Mit Spitzenforschung lockt die EU junge Physiker in die internationale Wissenschaft

Vor allem im westlichen Europa sind Nachwuchsphysiker inzwischen ebenso rar und begehrt wie Informatiker. Im Wettbewerb mit der Industrie müssen staatliche Forschungslabore deshalb immer öfter den jungen Talenten hinterher sehen. Einem neuen Ansatz folgt jetzt ein Förderprojekt der Europäischen Union, um junge Physiker für die Grundlagenforschung zu gewinnen.

Mit einer Förderung von rund einer Million Euro, verteilt über drei Jahre, startet am Hahn-Meitner-Institut ein internationales physikalisches Grundlagenprojekt, das der weiteren Erforschung der faszinierenden exotischen Eigenschaften des Helium-3 Atoms gilt. Das Besondere des Projekts: Neben der Finanzierung von Experimentiergeräten ist ein hoher Anteil der Projektmittel für Gehälter und gegenseitige Laboraufenthalte junger Nachwuchswissenschaftler vorgesehen. Für Projektleiter Konrad Siemensmeyer steht dabei schon fest, wo die neuen Kompetenzen zu finden sind: "Die Mehrzahl der sechs Doktoranden- und Postdoc-Stellen werden wir sicher mit jungen Wissenschaftlern aus Osteuropa besetzten".
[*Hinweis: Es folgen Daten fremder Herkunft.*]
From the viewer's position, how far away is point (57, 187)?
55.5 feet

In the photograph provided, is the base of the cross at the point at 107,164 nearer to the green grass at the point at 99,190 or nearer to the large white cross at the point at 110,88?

Mit einem Treffen der sieben europäischen Partner am 16. Juni im Hahn-Meitner-Institut Berlin startete jetzt die wissenschaftliche Arbeit. Federführend sind dabei Forschergruppen aus Großbritannien, Frankreich und Deutschland. Die ersten Nachwuchswissenschaftler sollen im September ihre Arbeit aufnehmen. Begleitet wird das Projekt von sogenannten "Sommerschulen", die in unterschiedlichen Ländern den Erfahrungsaustausch junger Wissenschaftler auf eine breitere Basis stellen sollen.

Die Experimente mit Helium-3 Atomen gelten bestimmten inneren Ordnungsmustern, die bei extrem tiefen Temperaturen und hohen Drücken auftreten. Helium ist als Edelgas ein natürlicher Bestandteil der Luft, wo es in Spuren auftritt. Natürlicherweise enthält Heliumgas die Isotope Helium-4 und Helium-3. Beide Isotope sind stabile und chemisch identische Elemente, wobei jedoch das Helium-3, das zwei Protonen und nur ein Neutron im Atomkern enthält, in der Natur nur 0,1 Promille des gesamten Heliums ausmacht.

Bei einer Temperatur von rund minus 268° Celsius wird Helium flüssig. Unter solcher Abkühlung und zusätzlichem hohen Druck erstarrt es auch zu einem Festkörper. Flüssiges Helium-3 hat exotische Eigenschaften, zum Beispiel scheint es keine Schwerkraft zu kennen und kann an Gefäßwänden hinaufkriechen. In dem europäischen Gemeinschaftsprojekt sollen jedoch jetzt die vermuteten besonderen magnetischen Eigenschaften von festem Helium-3 erkundet werden.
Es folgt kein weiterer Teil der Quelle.